• _THE PROBLEM_: Please report, as a single number, how many lines in the entries include the string "fill".

[Stored entries]
☆ ☆ ☆ ☆ ☆

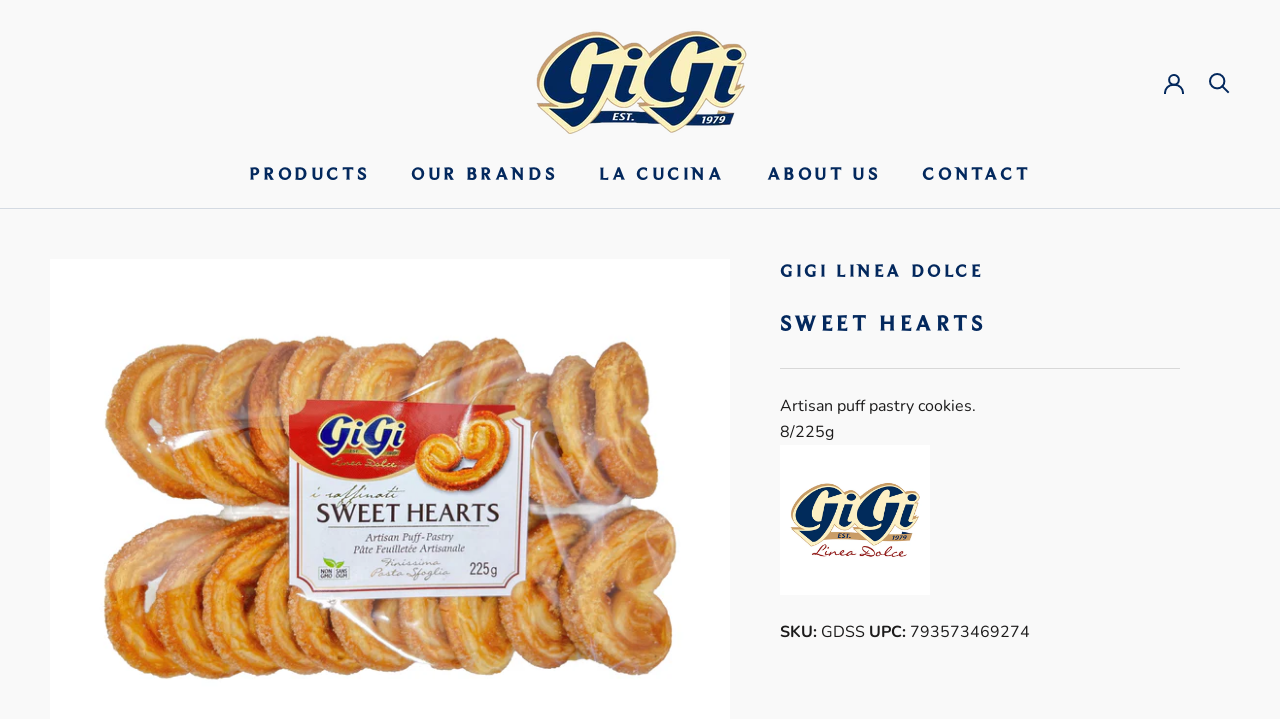

--- FILE ---
content_type: image/svg+xml
request_url: https://gigiimporting.com/cdn/shop/t/5/assets/cursor-zoom-in.svg?v=77413629274200676321653109783
body_size: -756
content:
<svg width="35" height="35" viewBox="0 0 35 35" xmlns="http://www.w3.org/2000/svg">
  <g fill="none" fill-rule="nonzero">
    <circle fill="#ffffff" cx="17.5" cy="17.5" r="17.5"/>
    <path fill="#03285d" d="M24 18h-6v6h-1v-6h-6v-1h6v-6h1v6h6"/>
  </g>
</svg>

☆ ☆ ☆ ☆ ☆

• _SOLUTION_: 3